Autograph manuscripts exist for the poems and fragments written in the queen’s Book of Hours (M.E. Saltykov-Schredin Library MS.Lat.Q.V.1.112), and in two single leaves held in the Bodleian Library. The first contains two devotional sonnets and an eight-line verse made up of couplets to Ronsard (Bodleian Library MS. Add.c. 92 fol. 22r-v); the second the last poem that Mary wrote, the sonnet beginning “Que suis-je helas? Et de quoi sert ma vie”, sent to her brother-in-law King Henry III of France shortly before her execution (Bodleian Library MS. Add.c. 92 fol. 24r). These are reproduced as images in the archive, although it must be noted that the images from the Book of Hours, held at the National Library of Russia are reproduced only partially as photographs held in the National Library of Scotland Advocates Library (MS.81.55). The National Library of Russia did not grant permission to reproduce the manuscript images first-hand. The entire body of marginalia within the Book of Hours, including signatures by the queen and her associates before and after her death, was first transcribed in print by Prince Alexander Labanoff in Receuil Des Lettres, Instrucutions Et Memoires De Marie Stuart in 1844.6 The relevant pages from Labanoff’s text are also reproduced as images here, and provide transcripts of additional quatrains in the Book of Hours that are not included in the National Library of Scotland photographs.7
Although no autograph manuscript can yet be located, it is likely that the quatrain written in Anne of Lorraine’s prayer book can also be attributed to the queen. It was first attributed in print to Mary Queen of Scots in Joseph-Balthazar Silvestre’s 1839-41 Paléographie Universelle (translated into English in 1849).8 After discussing Mary’s own Book of Hours, he turns to “Another small book of Prayers, also belonging in the Bibliothèque Royale, and which was used by Anne of Lorraine and Diane de Dammartin, wife of her only son.”9 According to Silvestre, this volume is “remarkable on account of the number of verses, mottoes, cyphers and signatures, among whom Mary Stuart wrote the following lines with her own hand”; the French quatrain is then reprinted.10 The Anne of Lorraine Book of Hours was in the Bibliothèque Nationale in the La Vallière collection from 1724, but at some point it passed into private hands and was listed in the 1876 Mogand et Fatout catalogue of sale.11 It is not currently listed in in the Catalogue Collectif de France, again indicating that it is not kept in a French public collection. Silvestre’s image of the manuscript and his transcription is reproduced as the earliest available text of the quatrain.

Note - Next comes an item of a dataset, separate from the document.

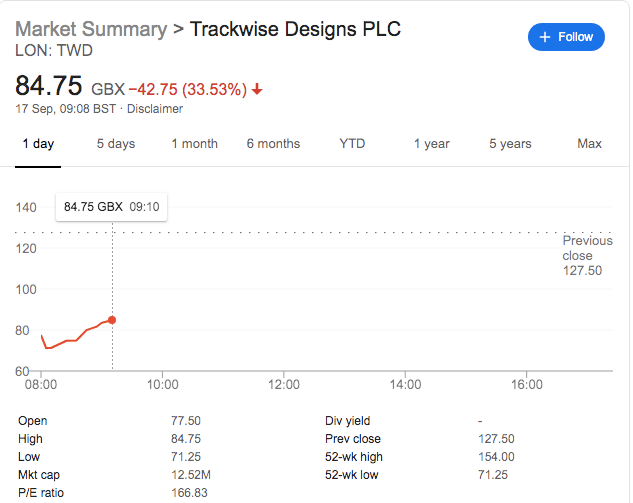Trackwise Designs Issues Double Profit Warning On Poor Market Conditions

To date, it is thought that no autograph manuscripts survive for the French poems attributed to Mary Stuart in the 1574 edition of John Leslie, Bishop of Ross’s Libri Duo: Quorum vno, Piae Afflicti Animi Consolationes, diuinaque remedia: Altero, Animi Tranqvilli Mvnimentum et conservatio, continentur.12 However, the attribution of these poems is not disputed. Leslie wrote Piae Afflicti Animi Consolationes Divinaeque Remedia in 1571 or 1572, while imprisoned in the Tower of London for his involvement in the Ridolfi plot, which would have seen Elizabeth deposed with the aid of Spanish forces, Mary freed from imprisonment in England, married to the Duke of Norfolk, and placed on the English throne. Two manuscript copies of Leslie’s meditations exist: Lambeth Place Library MS. 566 and British Library Add. MS. 48180. Both have dedicatory epistles to Mary and it is possible that the Lambeth Place manuscript was sent to Mary from the Tower in 1572 and the British Library manuscript from Farnham Castle in 1573.13 Mary Stuart’s meditation of exactly one hundred lines in couplets and her sonnet “L’ire de Dieu par le sang ne s’apaise” were written in response to Leslie’s treatise, and was first circulated in print in French and Latin translation in John Leslie’s Libri Duo, (which also contains his Piae Afflicti Animi Consolationes Divinique Remedia), published in Paris in 1574 by Pierre L’Huillier.14 Mary’s meditation is signed here, and in subsequent republications, “Sa vertue m’attire”, an anagram of Marie Stuvarte, and likewise her sonnet concludes “Va tu meritas”. The poems were republished, as David Laing notes, by Juliani Thorelli in 1609, in Adam Blackwood’s Varii Generis Poematia, and again by David Home in “a little rare volume entitled Lettres et Traitez Christiens, printed at Bergerac in 1613".15
Despite appearing a number of times in print during the Renaissance, however, they were forgotten until the nineteenth century. In reproducing them in The Bannatyne Miscellany, David Laing writes that, up until then, the poems had not generally been included in lists of Mary’s works, and “seems to have escaped the research of other writers” whom, he suggests, had been distracted by debates about the authenticity of the more controversial casket sonnets.16 Robin Bell also reproduces two quatrains in French, “Puisque Dieu a par sa bonté immense” and “Remerciez sa diuine clémence”, which he says were included in a later French edition of Piae Afflicti Animi Consolationes Divinaeque Remedia, headed by the title “A l’Evêque de Ross, après sa deliverance de prison”.17 This title means that it is assumed that these poems were also written by Mary in 1573/4 following Leslie’s release. The second quatrain repeats the phrase “humble et dévot” found in line 9 of the sonnet “L’ire de Dieu par le sang ne s’apaise”. Two of the poems attributed to Mary Stuart in these texts are reproduced in the archive in the form of their first print circulation in the 1574 edition of Leslie’s Piae Afflicti Animi Consolationes Divinaeque Remedia. The third, 8-line poem is reproduced from Gustave Pawlowski’s article which first appeared in Le Livre in 1883, and was reprinted as Poésies Françaises de la Reine Marie Stuart (Paris, 1883).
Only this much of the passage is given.